Ini... Leon tidak bisa menolak.


"Leon, musim ini sudah berakhir. Sejujurnya, aku sangat berharap bisa bertemu denganmu lagi di Liga Champions musim depan, tapi aku tidak ingin bertemu denganmu di babak sistem gugur. Bekerja keras, terima kasih atas jerseymu." Setelah tiba dengan seragam Leon, Zidane pun pergi.


Tapi Zidane ingin bertemu Bayern di waktu terakhir, dan dia tidak ingin bertemu Bayern di babak sistem gugur, tetapi Leon merasa bahwa Zizu berarti.


“Lupakan saja, kenapa kamu berpikir begitu banyak.” Tepat ketika Leon berbalik dan hendak berjalan kembali ke ruang ganti, dia menemukan bahwa Heathfield yang tampan, yang akan dia “hibur”, sedang menonton dengan seksama di ruang ganti. ruang ganti Papan taktis.


Dia tidak menyadari bahwa Leon telah masuk, dan bahkan ketika Heathfield datang untuk mendapatkan jersey untuk ditukar dengan Zidane barusan, Heathfield tidak menyadarinya.


Heathfield hanya menatap papan taktis.


“Bos, kamu belum pergi?” Leon bertanya, melihat ke arah Heathfield.


Baru setelah Leon memanggil dirinya sendiri beberapa kali, Heathfield menyadari bahwa Leon ada di belakangnya.


“Leon, kamu di sini, um, aku akan melihatnya dan aku akan pergi.” Heathfield tertawa.


"Musim ini tinggal satu pertandingan lagi dari akhir, bos, terima kasih." Leon juga membungkuk ke Heathfield dan berkata.


Saat ini, di bus Real Madrid...


“Sial, Zidan, kamu sangat tidak baik, kamu benar-benar berlari untuk menukar jersey Leon!” Figo, Raul, Ronaldo semuanya sangat dihina!

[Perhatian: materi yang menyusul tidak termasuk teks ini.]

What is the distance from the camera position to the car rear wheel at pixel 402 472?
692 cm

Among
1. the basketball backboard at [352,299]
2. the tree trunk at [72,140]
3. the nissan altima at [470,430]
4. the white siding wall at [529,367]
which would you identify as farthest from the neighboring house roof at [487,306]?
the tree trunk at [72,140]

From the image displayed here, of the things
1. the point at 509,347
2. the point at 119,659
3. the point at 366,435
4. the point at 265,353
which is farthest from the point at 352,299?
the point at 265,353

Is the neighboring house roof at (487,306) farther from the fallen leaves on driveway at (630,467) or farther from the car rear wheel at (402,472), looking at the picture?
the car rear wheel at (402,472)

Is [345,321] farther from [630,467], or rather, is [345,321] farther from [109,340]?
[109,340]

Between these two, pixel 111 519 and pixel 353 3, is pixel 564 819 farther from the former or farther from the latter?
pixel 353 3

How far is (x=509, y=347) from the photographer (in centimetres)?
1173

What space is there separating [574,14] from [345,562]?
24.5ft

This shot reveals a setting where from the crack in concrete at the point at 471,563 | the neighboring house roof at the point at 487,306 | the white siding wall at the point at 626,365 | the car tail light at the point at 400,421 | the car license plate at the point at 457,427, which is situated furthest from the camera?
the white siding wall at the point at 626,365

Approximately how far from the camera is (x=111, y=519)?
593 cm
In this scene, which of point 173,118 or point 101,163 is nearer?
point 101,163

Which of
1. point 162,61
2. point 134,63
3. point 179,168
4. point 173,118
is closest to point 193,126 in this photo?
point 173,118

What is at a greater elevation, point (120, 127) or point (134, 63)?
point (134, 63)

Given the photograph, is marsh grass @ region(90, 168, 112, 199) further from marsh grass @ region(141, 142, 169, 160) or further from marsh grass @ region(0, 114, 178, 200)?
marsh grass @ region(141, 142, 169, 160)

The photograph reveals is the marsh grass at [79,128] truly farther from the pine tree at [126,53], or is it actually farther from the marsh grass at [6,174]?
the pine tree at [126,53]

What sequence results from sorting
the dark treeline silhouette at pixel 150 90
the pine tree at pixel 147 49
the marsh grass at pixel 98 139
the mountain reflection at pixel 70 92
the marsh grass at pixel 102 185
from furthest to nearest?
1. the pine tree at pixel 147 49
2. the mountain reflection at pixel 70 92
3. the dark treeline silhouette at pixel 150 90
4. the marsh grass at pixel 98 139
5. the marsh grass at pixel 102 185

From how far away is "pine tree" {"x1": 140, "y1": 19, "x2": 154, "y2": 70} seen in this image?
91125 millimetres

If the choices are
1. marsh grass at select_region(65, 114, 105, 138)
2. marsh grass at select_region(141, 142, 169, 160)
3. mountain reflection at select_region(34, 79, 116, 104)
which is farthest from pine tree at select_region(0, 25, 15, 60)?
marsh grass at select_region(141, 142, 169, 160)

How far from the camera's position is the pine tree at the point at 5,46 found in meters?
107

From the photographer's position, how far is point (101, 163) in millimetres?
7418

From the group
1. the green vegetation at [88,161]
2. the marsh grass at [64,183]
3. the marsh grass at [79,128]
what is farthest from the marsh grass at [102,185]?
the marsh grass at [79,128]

Bahkan, para superstar Real Madrid ingin bertukar kaus dengan Leon!

__ADS_1


Di dalam bus, Zidane tersenyum senang sambil memegang jersey Leon: "Siapa yang menyuruhmu pergi begitu cepat!"


Melihat langit di Munich, sudut mulut Zidane naik sedikit, Leon, saya sangat berharap untuk bermain melawan Anda beberapa kali lagi, lawan seperti Anda benar-benar langka!